I have long believed that system level security by design, whether by OS-enforced app sandboxes or VM host-level introspection and threat mitigation, is the most effective means of endpoint protection.

The industry's sorry collective experience with an escalating set of threats, patches and detection measures has demonstrated the futility of post hoc security measures.

VMware is in a unique position to deliver such system-level security to enterprise applications given its position as the VM platform of choice for so many organizations.

Following on the growing success of NSX as a network security product, AppDefense is a promising extension into the realm of applications and the hypervisor.

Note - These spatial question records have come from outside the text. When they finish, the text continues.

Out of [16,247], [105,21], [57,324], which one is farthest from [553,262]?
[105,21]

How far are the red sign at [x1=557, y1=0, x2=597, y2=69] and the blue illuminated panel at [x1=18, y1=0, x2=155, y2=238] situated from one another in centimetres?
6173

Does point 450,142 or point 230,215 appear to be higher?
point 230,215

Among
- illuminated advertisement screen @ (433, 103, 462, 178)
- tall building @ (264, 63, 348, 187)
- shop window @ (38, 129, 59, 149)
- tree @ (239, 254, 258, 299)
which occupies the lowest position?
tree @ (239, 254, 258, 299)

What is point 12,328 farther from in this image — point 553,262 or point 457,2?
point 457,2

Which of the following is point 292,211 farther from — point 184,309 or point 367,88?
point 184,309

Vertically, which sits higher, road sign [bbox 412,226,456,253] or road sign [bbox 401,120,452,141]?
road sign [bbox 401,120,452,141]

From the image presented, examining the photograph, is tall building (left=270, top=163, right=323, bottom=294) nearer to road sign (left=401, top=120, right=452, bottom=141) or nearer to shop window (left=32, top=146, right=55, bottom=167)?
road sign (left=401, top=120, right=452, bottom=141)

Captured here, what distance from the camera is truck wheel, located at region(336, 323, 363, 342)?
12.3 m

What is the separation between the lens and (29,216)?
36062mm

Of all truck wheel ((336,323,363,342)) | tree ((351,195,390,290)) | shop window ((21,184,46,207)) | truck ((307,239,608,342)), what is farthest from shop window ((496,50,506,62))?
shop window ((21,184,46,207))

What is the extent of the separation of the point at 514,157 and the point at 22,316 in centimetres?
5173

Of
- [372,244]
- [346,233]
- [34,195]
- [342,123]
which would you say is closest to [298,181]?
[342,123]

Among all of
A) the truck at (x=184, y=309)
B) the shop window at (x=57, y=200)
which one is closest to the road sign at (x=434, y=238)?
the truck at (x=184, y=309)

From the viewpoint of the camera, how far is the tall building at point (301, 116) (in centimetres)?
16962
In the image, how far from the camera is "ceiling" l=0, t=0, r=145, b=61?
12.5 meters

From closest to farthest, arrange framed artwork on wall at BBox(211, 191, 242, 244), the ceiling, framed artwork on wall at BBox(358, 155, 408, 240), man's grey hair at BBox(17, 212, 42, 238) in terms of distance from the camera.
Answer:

Sadly, at VMworld the company provided no details on AppDefense's internal design and implementation, nor were pilot customers available for questioning or comments on implementation experiences. Thus, it's not yet possible to assess how effective AppDefense will be at preventing or limiting security breaches in an actual enterprise setting. These details will no doubt come and show both the product's benefits and limitations. Still, I believe that embedding security within VM runtime and management platform will prove much more effective than the whack-a-mole tactics used to date.